WHAT YOU SHOULD DO
In the page excerpt on Chrome's file extension blacklist, what command does the openjdk-7-java.desktop file register for opening Java archive MIME types?

PAGE EXCERPT
....
Chrome permits extensions with appropriate permissions ("downloads" and "downloads.open") to download files and then open the downloaded files using a platform-dependent mechanism if the download wasn't blocked by the file extension blacklist. On Linux, xdg-open is responsible for handling requests to open files. It attempts to determine a MIME type using the file extension and magic bytes at the start of the file using information from /usr/share/mime. Then, an application is selected to open the file, e.g. using information from the *.desktop files in /usr/share/applications.

The openjdk-7-java.desktop file registers "java -jar" as the command using which the MIME types application/x-java-archive, application/java-archive and application/x-jar should be opened. The MIME database describes the following properties of the MIME type application/x-java-archive:

has alias: application/java-archive
has alias: application/x-jar
matches: files with name *.jar
is child of application/zip
is parent of application/vnd.android.package-archive

application/vnd.android.package-archive, in turn, matches files with name *.apk.

This means that, if a *.apk file is encountered and no specific handler is registered for application/vnd.android.package-archive, xdg-open falls back to application/x-java-archive and runs the *.apk file with "java -jar". Chrome does not blacklist *.apk (except on Android), so this bypasses the file extension blacklist.
....
SUPPLIED MATERIAL

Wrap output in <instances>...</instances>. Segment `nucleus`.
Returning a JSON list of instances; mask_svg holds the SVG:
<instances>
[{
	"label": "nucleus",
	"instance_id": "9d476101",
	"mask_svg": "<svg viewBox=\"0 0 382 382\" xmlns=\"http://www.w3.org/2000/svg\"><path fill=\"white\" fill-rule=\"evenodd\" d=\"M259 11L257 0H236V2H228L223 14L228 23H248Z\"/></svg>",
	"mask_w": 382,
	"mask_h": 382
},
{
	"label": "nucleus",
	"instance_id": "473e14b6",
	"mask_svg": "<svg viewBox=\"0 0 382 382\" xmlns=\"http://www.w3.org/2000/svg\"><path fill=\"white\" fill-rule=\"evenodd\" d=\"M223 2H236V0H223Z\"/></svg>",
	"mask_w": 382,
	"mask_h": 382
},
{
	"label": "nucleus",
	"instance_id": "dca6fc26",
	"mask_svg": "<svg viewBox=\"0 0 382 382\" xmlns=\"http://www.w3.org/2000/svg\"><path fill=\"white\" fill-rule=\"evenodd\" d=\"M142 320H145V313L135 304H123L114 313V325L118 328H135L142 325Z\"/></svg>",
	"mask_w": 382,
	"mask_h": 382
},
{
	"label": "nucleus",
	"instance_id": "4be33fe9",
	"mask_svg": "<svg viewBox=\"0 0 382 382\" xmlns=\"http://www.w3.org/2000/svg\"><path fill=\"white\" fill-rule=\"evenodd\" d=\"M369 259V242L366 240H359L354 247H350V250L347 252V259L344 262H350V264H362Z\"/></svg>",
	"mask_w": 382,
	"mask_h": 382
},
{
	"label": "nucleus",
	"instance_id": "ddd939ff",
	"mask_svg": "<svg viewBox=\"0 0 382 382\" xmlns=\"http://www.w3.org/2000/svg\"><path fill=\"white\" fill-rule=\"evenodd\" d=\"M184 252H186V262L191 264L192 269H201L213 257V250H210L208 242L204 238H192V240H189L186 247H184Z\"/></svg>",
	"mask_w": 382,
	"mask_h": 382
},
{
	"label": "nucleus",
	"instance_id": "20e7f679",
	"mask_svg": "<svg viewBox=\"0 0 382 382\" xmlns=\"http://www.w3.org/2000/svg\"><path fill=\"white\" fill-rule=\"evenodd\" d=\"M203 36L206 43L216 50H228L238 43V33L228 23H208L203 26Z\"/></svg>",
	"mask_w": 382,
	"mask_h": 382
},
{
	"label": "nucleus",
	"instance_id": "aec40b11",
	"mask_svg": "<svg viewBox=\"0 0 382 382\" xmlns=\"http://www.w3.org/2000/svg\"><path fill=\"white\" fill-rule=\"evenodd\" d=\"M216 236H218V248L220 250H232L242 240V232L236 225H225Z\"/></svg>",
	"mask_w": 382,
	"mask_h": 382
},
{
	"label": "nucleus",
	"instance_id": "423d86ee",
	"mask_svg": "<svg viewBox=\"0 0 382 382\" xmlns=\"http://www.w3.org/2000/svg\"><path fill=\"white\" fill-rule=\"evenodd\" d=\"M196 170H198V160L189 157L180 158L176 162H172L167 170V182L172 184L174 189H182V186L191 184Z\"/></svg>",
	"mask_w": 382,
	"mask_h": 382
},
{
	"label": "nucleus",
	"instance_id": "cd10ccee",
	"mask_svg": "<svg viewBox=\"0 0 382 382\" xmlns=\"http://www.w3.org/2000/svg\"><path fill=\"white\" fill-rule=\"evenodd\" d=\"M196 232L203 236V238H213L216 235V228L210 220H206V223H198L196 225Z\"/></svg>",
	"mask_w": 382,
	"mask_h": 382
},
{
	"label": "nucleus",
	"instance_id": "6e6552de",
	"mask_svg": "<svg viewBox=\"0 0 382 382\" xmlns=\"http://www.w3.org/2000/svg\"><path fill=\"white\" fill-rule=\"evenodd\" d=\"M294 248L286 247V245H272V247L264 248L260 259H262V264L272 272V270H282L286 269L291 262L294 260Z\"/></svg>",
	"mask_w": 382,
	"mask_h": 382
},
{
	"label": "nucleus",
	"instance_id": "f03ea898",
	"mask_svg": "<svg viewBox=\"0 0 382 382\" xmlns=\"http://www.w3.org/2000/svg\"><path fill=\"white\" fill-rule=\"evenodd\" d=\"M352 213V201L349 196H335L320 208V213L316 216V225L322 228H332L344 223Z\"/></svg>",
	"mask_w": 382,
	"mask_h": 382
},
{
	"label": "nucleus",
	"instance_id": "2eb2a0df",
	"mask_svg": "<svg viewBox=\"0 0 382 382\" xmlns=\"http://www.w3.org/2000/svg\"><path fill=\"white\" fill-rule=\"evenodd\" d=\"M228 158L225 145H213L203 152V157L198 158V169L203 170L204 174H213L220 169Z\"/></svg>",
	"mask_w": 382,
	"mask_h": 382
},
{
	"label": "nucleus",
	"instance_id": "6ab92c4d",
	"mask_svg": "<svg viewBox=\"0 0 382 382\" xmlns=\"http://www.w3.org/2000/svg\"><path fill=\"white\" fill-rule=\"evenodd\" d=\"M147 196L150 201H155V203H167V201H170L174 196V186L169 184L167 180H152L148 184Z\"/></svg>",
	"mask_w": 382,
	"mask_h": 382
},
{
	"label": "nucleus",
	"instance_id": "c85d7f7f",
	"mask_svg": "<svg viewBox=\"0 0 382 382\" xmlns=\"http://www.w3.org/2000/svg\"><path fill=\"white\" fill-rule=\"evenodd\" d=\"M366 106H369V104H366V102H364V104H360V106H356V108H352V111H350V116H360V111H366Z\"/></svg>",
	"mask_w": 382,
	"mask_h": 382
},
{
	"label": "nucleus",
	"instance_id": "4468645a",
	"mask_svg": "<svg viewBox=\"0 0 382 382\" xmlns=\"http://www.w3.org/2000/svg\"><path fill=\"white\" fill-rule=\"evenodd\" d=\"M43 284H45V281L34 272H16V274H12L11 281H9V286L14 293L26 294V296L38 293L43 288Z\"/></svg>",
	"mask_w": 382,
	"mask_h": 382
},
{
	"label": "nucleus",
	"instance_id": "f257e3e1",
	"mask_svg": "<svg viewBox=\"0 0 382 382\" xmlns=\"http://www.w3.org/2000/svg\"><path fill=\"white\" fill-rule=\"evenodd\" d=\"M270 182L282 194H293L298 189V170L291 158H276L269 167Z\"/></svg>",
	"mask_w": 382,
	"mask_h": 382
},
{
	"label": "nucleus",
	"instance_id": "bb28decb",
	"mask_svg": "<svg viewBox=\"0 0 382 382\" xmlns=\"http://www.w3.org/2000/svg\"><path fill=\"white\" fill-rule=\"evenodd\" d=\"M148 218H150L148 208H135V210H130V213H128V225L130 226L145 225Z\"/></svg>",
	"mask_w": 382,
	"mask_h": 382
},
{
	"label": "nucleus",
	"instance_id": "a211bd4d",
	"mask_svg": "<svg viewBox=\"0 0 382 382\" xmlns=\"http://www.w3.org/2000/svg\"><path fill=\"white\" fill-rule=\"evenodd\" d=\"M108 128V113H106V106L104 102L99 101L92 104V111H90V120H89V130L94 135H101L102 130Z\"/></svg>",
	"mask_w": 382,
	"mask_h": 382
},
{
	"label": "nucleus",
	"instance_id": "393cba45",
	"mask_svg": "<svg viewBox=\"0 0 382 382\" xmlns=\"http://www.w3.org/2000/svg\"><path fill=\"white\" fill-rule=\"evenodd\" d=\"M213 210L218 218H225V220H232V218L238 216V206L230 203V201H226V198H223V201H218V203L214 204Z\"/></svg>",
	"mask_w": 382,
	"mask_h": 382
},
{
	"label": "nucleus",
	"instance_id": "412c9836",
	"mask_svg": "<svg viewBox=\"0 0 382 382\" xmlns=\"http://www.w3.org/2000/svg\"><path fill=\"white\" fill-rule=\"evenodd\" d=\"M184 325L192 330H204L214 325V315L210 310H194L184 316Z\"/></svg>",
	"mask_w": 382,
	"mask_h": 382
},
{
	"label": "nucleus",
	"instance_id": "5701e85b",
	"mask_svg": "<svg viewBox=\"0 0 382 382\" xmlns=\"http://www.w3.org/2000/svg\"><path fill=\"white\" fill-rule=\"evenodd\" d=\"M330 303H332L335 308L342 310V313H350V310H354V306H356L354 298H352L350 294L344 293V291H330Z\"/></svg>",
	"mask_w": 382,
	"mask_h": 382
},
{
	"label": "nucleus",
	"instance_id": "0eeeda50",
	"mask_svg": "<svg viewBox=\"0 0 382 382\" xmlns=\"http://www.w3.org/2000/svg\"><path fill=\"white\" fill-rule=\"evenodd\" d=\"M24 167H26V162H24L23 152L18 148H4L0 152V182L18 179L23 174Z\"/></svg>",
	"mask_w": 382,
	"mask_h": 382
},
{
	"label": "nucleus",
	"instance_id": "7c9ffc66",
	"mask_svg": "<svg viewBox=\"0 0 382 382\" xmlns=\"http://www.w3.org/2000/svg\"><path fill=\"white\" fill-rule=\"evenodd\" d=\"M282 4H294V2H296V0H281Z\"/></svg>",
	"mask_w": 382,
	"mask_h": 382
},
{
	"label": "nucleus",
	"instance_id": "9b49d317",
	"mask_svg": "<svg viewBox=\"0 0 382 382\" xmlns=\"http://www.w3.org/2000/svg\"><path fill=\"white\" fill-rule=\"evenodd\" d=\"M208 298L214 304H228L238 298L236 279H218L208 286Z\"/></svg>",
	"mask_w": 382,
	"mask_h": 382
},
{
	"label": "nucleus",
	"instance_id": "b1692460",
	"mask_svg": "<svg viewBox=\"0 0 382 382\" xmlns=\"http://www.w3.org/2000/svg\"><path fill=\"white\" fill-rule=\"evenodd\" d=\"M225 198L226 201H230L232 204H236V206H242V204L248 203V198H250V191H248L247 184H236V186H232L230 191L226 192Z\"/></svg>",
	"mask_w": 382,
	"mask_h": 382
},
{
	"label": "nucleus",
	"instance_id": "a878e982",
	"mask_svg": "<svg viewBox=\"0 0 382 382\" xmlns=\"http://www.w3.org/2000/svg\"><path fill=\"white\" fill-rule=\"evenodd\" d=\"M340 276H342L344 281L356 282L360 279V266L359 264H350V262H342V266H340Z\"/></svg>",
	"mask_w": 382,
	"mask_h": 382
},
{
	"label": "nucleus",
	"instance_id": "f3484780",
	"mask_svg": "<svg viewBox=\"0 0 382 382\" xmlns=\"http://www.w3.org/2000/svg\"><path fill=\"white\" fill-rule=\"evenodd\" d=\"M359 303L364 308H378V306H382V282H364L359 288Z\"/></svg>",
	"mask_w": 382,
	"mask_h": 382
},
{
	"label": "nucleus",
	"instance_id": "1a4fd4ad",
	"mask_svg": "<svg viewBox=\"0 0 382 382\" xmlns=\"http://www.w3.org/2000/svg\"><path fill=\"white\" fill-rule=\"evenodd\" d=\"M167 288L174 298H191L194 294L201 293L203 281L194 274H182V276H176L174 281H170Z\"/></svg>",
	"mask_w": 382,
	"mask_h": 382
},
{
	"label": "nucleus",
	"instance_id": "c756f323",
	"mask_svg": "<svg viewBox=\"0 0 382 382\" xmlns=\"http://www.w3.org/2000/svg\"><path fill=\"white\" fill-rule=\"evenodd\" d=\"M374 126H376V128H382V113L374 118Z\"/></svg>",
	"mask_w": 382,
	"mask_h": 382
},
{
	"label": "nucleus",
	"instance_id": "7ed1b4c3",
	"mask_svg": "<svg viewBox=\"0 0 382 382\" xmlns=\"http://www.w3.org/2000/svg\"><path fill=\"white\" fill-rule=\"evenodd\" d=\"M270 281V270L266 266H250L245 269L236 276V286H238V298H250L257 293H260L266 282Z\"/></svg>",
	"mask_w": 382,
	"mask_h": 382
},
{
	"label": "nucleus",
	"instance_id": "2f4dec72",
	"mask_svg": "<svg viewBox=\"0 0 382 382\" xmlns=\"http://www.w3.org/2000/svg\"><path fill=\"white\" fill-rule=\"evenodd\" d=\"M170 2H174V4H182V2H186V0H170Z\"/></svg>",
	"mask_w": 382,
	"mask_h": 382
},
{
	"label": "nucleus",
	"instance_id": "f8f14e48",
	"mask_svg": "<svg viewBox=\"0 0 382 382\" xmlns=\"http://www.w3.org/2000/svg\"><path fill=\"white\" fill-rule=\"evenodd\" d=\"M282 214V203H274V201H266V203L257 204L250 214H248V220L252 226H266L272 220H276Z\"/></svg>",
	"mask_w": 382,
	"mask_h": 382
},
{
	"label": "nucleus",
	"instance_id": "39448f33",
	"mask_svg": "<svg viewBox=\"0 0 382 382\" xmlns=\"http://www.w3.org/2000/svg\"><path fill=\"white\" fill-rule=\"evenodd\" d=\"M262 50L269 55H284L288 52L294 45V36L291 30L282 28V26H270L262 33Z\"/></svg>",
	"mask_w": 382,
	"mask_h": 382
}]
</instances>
....
ANSWER FOR THE TASK
"java -jar"